Welcome to Codidact Meta!
Codidact Meta is the meta-discussion site for the Codidact community network and the Codidact software. Whether you have bug reports or feature requests, support questions or rule discussions that touch the whole network – this is the site for you.
Post History
This is already being discussed in a comment thread, but I'm bumping it up to an answer for visibility and so it can be voted on. "We may update our terms from time to time without further notic...
Answer
#1: Initial revision
This is already being discussed in a comment thread, but I'm bumping it up to an answer for visibility and so it can be voted on. > "We may update our terms from time to time without further notice to you, unless notice is required by law. Your use of the Service after the Terms are updated constitutes your acceptance of the updated Terms." As a user, I would be very suspicious of a TOS document that includes that.

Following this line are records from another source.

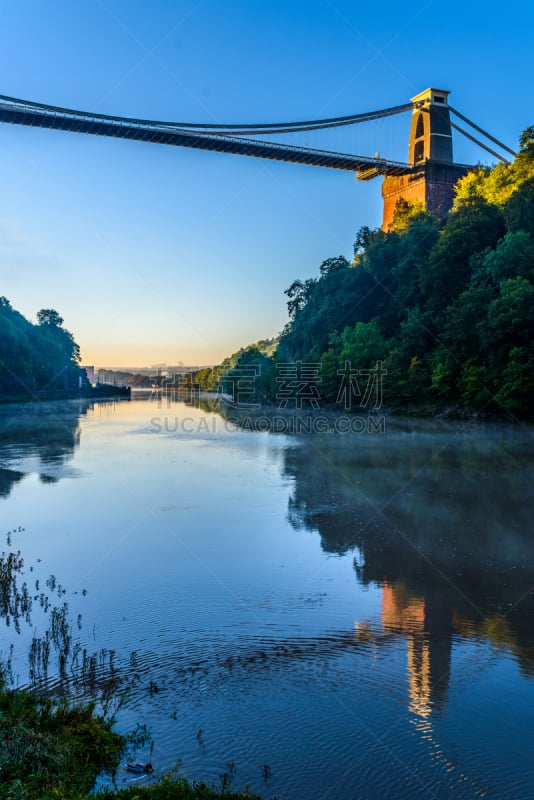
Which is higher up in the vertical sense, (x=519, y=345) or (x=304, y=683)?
(x=519, y=345)

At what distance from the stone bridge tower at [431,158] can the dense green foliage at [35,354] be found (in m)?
44.6

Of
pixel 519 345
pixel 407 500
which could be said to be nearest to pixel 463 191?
pixel 519 345

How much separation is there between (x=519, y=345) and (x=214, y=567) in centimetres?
2635

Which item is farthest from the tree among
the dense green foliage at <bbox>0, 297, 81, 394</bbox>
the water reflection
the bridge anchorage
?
the water reflection

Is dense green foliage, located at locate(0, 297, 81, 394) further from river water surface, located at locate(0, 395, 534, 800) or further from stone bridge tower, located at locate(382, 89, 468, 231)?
river water surface, located at locate(0, 395, 534, 800)

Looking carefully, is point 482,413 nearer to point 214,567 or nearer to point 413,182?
point 214,567

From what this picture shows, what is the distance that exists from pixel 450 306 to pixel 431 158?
28.9 metres

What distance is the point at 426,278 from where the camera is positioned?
4153 centimetres

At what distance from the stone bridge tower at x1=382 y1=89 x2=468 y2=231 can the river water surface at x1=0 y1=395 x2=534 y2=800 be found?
4898 centimetres

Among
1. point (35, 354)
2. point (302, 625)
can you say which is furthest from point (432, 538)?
point (35, 354)

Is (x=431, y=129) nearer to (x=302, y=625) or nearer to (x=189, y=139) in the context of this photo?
(x=189, y=139)

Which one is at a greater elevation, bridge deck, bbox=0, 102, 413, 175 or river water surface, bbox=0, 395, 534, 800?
bridge deck, bbox=0, 102, 413, 175

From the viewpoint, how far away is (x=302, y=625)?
6910mm

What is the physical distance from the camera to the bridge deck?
158 ft
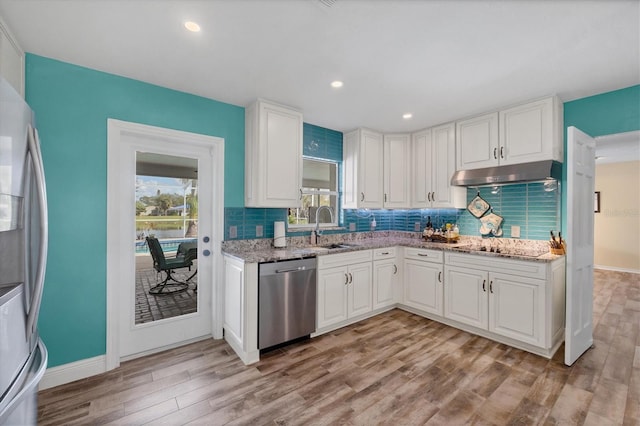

It invites abuse, especially if the community has no way to validate when a TOS change was made. It opens us up to suspicion that we could sneak unfavorable changes into the TOS, something that other companies have done. We want to be open, transparent, and accountable to our communities here; it's one of the things that sets us apart. I agree that we need to be able to modify the TOS; any service that exists for long enough will run into situations that require changes. However, I think we *must* notify users, *in advance*, as a matter of principle and possibly a matter of law. (I don't know the legal requirements of every jurisdiction in which we have users.) We don't have code for this now, but I think we'd need to add a way for an administrator to send an inbox notification to every user on the network. I don't know if we need email notifications if we have on-site notifications, and I don't know how hard it would be to send them, but we at _least_ need the on-site notification, in my opinion. ---- I agree with the other points you raised: severability, linking the privacy policy, and enabling changes (I'm just disagreeing on implementation of this last).